July 16, 2019 | Published by |

Supervisors:

  • Justin Peter (BOM –  Justin.Peter@bom.gov.au ),
  • Pandora Hope (BOM – pandora.hope@bom.gov.au ),
  • Anna Ukkola (ANU a.ukkola@anu.edu.au ),
  • Lisa Alexander (UNSW – l.alexander@unsw.edu.au )

Hydrological impact studies analyse the effects of climate change on hydrological variables, such as changes in soil moisture, streamflow or hydrological extremes. Such studies are important, for example, for ensuring sustainable water resources management, agriculture or infrastructure development.

Hydrological impact assessments are commonly based on hydrological models forced with corrected outputs of general circulation models (GCMs) that simulate future climate conditions, including temperature, precipitation, wind or solar radiation, under a range of possible scenarios for future greenhouse gas concentrations (e.g. CMIP outputs).

Due to very high computing requirements of climate simulations, the model outputs are typically available at relatively coarse resolution – coarser than is needed to force hydrological models.

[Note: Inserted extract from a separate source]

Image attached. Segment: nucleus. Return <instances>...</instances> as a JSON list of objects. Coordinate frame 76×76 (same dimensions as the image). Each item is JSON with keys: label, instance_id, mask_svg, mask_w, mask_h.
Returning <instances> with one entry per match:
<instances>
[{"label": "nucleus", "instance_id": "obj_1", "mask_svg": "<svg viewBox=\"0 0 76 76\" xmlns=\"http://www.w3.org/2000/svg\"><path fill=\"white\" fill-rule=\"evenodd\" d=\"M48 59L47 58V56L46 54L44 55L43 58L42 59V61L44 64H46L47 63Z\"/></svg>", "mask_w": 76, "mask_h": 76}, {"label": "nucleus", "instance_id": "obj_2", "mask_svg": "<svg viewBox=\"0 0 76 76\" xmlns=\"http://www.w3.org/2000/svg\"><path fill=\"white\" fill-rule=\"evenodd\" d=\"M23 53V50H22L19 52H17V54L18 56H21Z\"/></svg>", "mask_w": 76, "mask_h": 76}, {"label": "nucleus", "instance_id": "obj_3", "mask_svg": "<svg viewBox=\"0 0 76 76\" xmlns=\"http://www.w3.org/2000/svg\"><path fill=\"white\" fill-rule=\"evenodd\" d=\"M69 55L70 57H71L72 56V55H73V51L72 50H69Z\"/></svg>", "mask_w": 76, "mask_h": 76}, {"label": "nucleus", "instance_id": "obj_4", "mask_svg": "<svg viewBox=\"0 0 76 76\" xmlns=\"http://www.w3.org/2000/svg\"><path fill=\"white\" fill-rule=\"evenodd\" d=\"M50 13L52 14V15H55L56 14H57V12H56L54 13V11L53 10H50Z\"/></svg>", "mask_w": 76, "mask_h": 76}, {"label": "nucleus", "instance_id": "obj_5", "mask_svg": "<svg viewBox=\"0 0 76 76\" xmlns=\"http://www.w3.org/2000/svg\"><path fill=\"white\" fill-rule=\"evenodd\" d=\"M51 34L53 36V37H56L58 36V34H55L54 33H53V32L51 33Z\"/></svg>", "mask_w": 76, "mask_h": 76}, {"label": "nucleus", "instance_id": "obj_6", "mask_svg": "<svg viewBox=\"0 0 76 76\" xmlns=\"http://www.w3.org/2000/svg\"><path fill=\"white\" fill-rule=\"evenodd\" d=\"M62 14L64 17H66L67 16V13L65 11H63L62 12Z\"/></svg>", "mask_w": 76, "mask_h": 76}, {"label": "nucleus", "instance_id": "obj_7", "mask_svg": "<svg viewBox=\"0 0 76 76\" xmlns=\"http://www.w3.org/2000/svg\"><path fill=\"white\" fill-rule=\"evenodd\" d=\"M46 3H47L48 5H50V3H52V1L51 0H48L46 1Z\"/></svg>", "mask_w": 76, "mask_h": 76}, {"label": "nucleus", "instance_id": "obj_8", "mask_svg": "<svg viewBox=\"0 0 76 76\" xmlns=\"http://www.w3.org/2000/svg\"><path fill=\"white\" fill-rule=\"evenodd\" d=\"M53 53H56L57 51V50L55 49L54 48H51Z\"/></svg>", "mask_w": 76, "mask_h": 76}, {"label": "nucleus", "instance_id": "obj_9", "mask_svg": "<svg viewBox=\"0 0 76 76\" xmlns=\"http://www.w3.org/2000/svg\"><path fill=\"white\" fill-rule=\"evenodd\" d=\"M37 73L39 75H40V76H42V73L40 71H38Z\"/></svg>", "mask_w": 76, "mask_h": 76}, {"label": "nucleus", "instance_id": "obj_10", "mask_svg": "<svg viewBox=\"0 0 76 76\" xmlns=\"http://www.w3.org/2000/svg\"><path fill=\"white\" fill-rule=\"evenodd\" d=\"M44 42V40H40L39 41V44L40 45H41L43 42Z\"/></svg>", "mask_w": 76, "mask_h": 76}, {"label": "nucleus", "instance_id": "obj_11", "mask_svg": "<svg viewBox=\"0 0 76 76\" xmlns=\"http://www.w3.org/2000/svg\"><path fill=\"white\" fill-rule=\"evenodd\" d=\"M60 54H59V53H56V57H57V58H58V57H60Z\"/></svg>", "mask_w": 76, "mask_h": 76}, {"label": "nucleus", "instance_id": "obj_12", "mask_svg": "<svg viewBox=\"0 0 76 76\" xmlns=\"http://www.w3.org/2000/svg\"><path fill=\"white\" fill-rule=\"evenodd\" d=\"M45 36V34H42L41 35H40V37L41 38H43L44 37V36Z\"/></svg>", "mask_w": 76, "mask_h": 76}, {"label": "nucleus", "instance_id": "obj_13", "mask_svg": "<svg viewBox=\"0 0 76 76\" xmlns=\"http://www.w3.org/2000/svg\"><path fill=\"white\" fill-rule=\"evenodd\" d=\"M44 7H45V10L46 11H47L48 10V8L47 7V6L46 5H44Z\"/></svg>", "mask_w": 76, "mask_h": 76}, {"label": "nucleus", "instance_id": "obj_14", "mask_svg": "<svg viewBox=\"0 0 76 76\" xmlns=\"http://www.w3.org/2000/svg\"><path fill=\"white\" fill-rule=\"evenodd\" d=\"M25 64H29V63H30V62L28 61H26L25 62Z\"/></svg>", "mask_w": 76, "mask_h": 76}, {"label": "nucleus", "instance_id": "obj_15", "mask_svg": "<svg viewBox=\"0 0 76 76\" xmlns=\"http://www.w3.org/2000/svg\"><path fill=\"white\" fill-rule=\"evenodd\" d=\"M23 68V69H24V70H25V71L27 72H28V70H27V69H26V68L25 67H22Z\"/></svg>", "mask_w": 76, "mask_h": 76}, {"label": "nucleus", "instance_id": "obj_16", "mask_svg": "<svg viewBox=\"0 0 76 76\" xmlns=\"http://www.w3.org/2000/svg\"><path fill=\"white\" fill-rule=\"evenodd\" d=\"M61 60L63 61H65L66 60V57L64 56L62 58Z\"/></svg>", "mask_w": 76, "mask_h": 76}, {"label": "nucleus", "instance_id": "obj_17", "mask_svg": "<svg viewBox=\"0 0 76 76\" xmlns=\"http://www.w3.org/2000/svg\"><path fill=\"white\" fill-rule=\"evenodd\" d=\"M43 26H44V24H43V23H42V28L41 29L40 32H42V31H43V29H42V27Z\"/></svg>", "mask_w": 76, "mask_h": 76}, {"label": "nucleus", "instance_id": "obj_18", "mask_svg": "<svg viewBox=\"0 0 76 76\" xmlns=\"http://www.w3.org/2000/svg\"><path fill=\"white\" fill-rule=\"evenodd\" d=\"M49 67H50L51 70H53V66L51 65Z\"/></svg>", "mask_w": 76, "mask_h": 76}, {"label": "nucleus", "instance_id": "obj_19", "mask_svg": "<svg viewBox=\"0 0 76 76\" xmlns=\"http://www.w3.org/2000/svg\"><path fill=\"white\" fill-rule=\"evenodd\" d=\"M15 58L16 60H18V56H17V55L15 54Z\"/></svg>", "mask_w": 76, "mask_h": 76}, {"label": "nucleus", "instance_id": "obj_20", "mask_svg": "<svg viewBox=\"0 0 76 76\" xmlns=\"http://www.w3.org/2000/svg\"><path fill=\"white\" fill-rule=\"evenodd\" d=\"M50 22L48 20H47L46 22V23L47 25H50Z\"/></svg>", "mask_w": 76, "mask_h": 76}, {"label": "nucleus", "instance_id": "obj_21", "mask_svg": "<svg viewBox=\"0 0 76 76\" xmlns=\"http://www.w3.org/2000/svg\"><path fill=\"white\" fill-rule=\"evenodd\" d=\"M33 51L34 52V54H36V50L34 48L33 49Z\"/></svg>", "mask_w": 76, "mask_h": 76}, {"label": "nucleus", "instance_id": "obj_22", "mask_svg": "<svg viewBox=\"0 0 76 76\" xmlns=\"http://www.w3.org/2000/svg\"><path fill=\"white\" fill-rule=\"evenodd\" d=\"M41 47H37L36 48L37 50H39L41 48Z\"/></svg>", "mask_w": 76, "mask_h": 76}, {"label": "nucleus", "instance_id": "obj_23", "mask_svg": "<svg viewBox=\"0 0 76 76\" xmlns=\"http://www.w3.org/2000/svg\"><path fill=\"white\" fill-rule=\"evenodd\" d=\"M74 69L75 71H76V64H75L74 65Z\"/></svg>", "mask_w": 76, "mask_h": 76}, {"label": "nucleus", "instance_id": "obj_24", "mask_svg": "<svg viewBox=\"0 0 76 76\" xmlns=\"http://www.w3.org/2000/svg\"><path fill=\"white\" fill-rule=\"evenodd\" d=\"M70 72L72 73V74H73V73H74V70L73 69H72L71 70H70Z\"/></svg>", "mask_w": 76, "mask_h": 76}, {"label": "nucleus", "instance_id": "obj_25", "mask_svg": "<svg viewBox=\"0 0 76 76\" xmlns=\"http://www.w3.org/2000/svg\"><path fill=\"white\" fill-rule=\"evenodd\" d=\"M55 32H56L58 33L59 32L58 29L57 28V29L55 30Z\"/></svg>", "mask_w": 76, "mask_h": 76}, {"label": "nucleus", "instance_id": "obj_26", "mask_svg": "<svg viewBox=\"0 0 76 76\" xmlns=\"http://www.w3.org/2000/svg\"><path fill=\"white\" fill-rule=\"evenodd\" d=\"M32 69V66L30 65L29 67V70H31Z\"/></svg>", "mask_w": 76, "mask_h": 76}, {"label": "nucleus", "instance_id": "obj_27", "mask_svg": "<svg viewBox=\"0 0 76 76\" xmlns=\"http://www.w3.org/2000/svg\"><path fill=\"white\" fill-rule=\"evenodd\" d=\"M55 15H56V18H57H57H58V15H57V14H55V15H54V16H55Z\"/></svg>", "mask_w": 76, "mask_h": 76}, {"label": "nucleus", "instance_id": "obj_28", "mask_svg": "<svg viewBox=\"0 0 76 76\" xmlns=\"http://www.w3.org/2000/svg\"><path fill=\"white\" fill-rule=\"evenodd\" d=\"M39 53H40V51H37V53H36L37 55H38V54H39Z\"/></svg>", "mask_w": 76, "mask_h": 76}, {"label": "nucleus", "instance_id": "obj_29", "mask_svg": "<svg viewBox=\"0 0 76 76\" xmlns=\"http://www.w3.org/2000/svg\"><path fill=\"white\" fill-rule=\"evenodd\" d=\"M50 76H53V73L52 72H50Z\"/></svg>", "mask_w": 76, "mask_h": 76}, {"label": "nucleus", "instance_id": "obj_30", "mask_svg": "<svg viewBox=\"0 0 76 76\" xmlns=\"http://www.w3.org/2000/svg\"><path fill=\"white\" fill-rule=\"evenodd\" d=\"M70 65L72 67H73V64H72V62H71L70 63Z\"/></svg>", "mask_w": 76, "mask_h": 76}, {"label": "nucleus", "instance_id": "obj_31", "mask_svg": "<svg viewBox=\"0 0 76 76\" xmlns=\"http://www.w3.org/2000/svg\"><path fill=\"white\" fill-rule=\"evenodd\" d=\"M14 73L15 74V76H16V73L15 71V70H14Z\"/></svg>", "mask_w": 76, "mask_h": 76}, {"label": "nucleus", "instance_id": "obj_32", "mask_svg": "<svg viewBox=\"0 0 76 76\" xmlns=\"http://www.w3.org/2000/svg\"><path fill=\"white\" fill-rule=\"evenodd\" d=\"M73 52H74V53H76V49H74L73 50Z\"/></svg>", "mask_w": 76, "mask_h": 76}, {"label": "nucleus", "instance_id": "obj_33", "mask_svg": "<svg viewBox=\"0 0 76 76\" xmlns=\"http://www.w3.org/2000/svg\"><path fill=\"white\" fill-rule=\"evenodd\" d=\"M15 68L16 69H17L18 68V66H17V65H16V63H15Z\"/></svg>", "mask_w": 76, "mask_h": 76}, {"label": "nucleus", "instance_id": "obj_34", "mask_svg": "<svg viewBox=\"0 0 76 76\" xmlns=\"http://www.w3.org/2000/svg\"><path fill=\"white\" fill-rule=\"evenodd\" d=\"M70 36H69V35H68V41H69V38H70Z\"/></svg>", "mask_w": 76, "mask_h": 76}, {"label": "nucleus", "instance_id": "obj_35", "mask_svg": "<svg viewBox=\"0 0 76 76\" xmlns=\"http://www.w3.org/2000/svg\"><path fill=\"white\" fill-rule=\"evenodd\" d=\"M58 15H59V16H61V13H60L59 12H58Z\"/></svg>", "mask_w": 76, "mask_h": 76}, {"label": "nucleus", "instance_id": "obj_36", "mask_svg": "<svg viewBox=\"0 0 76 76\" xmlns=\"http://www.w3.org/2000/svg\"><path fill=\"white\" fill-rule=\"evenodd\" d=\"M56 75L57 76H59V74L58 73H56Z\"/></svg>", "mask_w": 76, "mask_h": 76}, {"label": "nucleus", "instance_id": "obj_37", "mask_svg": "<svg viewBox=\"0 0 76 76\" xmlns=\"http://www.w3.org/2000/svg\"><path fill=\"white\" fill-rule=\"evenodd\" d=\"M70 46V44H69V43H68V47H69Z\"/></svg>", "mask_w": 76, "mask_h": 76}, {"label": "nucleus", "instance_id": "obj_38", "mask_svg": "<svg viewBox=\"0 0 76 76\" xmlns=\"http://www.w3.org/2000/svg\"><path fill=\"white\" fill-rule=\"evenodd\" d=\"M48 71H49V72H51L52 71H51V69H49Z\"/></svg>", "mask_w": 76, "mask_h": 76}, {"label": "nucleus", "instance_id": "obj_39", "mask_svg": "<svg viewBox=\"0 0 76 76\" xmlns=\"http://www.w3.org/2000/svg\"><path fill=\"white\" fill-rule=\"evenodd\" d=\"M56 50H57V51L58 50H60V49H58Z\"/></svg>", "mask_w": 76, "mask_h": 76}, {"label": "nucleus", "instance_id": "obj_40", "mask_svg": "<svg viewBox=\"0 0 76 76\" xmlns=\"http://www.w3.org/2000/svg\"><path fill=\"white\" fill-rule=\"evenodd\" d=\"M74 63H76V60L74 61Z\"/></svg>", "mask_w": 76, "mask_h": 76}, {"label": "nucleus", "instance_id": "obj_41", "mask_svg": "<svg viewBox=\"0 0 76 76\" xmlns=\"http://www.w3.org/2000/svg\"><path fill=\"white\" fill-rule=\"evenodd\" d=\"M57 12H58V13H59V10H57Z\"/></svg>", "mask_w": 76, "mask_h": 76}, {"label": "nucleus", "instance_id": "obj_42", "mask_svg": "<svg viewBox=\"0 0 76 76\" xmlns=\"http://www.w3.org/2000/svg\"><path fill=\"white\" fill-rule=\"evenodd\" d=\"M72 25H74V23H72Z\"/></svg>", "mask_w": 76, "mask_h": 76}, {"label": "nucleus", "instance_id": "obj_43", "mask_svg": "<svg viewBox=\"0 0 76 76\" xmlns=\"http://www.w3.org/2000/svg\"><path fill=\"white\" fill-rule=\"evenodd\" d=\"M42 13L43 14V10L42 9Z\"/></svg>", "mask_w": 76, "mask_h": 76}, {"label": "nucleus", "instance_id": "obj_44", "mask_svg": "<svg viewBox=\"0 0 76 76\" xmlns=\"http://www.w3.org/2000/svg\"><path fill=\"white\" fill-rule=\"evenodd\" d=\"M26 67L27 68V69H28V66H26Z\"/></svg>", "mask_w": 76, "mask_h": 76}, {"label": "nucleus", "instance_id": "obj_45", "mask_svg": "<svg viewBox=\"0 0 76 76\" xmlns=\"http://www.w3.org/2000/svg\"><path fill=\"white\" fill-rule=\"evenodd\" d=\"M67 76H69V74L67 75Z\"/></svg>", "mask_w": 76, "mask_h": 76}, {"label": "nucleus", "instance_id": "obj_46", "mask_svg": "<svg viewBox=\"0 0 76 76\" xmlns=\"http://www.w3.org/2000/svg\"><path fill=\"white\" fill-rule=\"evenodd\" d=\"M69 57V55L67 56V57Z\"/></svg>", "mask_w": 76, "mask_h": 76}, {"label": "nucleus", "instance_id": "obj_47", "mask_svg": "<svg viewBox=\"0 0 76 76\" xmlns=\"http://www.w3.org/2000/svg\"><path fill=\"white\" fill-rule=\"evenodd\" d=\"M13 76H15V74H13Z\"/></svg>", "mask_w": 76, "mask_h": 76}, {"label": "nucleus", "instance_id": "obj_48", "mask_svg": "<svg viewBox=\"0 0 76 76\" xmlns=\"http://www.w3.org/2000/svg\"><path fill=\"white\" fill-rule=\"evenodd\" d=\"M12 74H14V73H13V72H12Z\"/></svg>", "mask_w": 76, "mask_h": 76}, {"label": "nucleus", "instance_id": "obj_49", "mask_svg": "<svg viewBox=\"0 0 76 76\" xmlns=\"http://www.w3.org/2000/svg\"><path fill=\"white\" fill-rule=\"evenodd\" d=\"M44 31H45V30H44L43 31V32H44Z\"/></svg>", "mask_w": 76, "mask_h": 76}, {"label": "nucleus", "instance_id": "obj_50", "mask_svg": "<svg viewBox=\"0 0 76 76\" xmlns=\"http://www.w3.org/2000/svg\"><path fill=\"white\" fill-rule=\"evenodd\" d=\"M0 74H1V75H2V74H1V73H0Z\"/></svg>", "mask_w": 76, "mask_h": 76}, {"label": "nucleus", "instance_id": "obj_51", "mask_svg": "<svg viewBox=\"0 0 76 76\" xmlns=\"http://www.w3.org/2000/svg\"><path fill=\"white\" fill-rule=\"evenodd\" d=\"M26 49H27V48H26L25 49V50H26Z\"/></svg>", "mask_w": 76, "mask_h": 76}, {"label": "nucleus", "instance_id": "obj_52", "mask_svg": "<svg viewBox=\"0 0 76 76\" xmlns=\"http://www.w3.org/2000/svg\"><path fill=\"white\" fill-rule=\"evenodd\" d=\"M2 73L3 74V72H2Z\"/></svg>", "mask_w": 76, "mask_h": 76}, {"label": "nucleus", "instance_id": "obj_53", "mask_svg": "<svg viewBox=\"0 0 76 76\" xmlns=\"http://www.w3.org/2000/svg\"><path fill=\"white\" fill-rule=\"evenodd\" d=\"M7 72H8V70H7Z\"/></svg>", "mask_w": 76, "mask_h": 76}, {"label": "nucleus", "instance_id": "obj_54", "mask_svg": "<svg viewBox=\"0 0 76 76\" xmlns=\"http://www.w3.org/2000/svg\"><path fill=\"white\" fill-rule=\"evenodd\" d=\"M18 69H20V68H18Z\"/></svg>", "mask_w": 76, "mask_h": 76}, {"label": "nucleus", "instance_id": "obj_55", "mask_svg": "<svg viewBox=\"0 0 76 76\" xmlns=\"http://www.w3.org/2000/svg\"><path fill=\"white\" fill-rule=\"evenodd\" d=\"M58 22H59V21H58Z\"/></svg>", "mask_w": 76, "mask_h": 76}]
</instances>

In addition, small-scale processes that are below the climate model resolution are approximated using parameterisations, leading to potential biases in some variables or processes.

To overcome these issues, bias-correction and downscaling methods have been developed to remove any systemic biases and to increase the resolution of the model output to match the spatial resolution required by the impact models.

The aim of this student project is to investigate the effect of such bias correction and downscaling methods on hydrological projections for Australia.

The Bureau of Meteorology (BoM) is currently developing a National Hydrological Projections Service that will provide estimates of future climate change impacts on Australian water resources, based on four general circulation models (GCM) and a range of statistical and dynamical bias-correction and downscaling methods. The following statistical bias correction and downscaling methods have been applied to raw GCM outputs:

  • a trend-preserving quantile matching approach developed for the Intersectoral Impacts Model Intercomparison Project (ISIMIP) (Hempel, Frieler, Warszawski, Schewe, & Piontek, 2013),
  • a statistical downscaling method (SDM) developed at the Bureau of Meteorology (Timbal, Fernandez & Li, 2009),
  • a multi-variate bias-correction and spatial disaggregation (rBCSD) method (Mehrotra & Sharma, 2016; Nahar & Sharma, 2017), and
  • a quantile matching empirical statistical downscaling method optimised for preserving extreme events (Dowdy, 2019).

Focusing on selected hydrological indicators (e.g. the frequency and severity of heavy precipitation events, drought frequency, severity or duration) and on key catchments across Australia, the student will investigate two research questions:

  • To which degree do bias correction and downscaling methods improve the agreement of climate model data with observations in terms of the frequency and severity of hydrological extremes (spatially and temporally) in the historical period?
  • How do bias correction and downscaling methods affect the agreement between climate simulations for future climate change impacts on hydrological extreme indicators?

The student will be based at the Bureau of Meteorology in Melbourne (other Bureau offices might be possible). The project would ideally suit a student with some experience in programming and data visualisation (e.g. using Python, R, Matlab). Experience in working with large datasets (e.g. on the NCI) would be preferable. The timing of the project can be arranged flexibly with the student.